High levels of use make social messaging brands stronger
Other social messaging players such as iMessage have reported that they are now processing over a billion messages per day, while Viber estimates that approximately 20 million picture messages are sent via its service each month. This indicates that the viral growth of such services has led to increased use, making brands such as WhatsApp and iMessage stronger. This in turn weakens mobile operator brands for messaging, as more consumers opt for social messaging over operator services.
Operators have recognized this dilution of their messaging brand value. Some are beginning to work with social messaging players: 3 Hong Kong and RCom have both partnered with WhatsApp, for example. Others have even come up with their own social messaging propositions, a key example being Telefonica’s TU Me.
These approaches aim to ensure that operators still have a foothold in the messaging industry, even if their SMS revenues are further cannibalized by the growth of social messaging. Further co-operation between operators and social messaging players will allow them to monetize these services, either through subscription plans or billing.
Operators are monetizing their OTT partnerships by charging for the use of OTT services on feature phones, and are also offering subscription-based packs for the unlimited use of OTT services while roaming. Early examples of this can be seen in WhatsApp’s partnerships with 3 Hong Kong and RCom.
SMS traffic and revenue growth are beginning to slow down
Ovum estimates that mobile messaging traffic, which includes MMS and SMS, crossed the 7 trillion messages mark in 2012. However, the growth in traffic has begun to slow down considerably.

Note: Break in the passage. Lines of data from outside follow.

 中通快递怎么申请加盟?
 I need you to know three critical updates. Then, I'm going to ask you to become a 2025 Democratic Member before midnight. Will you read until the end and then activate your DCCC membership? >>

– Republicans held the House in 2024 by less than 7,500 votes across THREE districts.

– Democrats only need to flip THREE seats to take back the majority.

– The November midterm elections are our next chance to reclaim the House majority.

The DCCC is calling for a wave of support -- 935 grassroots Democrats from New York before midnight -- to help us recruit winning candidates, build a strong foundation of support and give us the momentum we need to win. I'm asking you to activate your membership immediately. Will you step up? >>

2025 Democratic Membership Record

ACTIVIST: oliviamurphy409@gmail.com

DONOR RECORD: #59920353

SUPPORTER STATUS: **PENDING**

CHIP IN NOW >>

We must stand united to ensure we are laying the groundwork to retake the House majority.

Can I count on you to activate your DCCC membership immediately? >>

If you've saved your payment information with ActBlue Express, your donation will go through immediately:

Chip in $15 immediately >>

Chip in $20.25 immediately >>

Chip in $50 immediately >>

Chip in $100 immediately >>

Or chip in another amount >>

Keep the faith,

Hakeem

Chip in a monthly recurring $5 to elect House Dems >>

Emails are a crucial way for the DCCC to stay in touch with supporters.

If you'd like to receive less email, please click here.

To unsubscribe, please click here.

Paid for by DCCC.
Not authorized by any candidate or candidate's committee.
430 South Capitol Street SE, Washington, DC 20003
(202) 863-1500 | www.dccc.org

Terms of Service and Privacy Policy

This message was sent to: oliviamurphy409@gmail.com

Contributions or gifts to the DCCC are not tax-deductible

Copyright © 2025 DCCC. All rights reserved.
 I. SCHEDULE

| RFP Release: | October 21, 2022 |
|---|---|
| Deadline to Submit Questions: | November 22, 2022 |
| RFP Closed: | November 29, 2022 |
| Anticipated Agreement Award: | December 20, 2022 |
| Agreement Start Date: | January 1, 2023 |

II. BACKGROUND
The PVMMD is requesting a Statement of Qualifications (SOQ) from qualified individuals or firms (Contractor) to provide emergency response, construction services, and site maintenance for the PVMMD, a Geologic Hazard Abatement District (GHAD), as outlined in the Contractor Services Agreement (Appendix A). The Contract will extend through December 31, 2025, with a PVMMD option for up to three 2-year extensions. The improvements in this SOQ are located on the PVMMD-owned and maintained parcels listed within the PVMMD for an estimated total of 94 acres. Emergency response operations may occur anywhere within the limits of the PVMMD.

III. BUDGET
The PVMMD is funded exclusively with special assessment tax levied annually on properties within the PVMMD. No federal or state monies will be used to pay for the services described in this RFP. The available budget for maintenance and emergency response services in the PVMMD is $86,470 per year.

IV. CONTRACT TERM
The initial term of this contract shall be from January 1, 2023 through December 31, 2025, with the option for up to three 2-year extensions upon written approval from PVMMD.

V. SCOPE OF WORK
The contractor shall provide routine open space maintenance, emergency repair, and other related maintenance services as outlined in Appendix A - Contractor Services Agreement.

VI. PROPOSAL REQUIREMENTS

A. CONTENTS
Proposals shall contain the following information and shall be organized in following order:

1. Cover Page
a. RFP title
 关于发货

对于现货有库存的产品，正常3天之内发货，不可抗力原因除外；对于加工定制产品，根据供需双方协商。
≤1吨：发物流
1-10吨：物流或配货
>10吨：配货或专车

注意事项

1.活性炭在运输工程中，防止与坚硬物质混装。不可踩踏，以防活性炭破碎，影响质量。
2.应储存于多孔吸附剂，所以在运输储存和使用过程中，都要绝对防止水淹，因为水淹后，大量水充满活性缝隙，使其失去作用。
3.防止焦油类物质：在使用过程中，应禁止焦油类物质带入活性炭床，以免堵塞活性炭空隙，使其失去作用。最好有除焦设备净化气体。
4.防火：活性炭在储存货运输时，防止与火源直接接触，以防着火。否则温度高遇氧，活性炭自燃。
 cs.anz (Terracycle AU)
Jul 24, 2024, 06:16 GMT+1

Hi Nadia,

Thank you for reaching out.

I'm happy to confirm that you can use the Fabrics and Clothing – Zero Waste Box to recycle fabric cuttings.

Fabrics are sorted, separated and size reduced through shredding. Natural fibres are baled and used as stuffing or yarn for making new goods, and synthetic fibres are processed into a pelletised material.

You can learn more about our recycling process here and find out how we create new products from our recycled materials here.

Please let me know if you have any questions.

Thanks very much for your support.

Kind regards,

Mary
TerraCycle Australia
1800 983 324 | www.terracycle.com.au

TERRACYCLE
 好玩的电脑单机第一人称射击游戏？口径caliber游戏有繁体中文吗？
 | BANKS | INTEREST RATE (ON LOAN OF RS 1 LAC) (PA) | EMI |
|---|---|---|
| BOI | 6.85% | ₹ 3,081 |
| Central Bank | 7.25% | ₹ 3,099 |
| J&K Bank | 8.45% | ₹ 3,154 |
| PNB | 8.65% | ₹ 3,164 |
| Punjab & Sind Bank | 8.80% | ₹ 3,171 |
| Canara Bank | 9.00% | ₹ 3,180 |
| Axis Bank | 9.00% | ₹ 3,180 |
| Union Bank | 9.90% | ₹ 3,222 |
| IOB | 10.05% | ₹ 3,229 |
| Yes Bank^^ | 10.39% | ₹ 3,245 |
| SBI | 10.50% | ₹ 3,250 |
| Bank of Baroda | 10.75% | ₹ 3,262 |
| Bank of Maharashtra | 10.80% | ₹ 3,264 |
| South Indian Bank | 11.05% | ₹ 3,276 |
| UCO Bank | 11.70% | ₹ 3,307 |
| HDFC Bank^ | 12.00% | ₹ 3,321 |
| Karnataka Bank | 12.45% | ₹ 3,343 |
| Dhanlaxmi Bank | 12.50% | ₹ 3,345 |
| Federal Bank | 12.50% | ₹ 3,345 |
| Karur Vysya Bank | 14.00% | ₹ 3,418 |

Messaging traffic grew by only 10% between 2011 and 2012, and is expected to fall to 7% by 2013. Ovum estimates that the availability of SMS replacement services will cause mobile messaging traffic to plateau by 2015, and to begin to decline in 2016.
Unlike SMS, MMS traffic will continue to grow until 2017. However, its contribution to total messaging traffic is only approximately 3%, and its growth will not significantly impact total mobile messaging traffic. Like SMS traffic, operators’ messaging revenues have been hit by social messaging players, and Ovum estimates that $23 billion in revenues were lost in 2012 alone.
Messaging was once a key contributor to operators’ non-voice revenues, with 53% of non-voice revenues coming from messaging in 2010. This figure will fall to 37% by 2017, and operators must hope that the shortfall will be met by revenues from mobile broadband.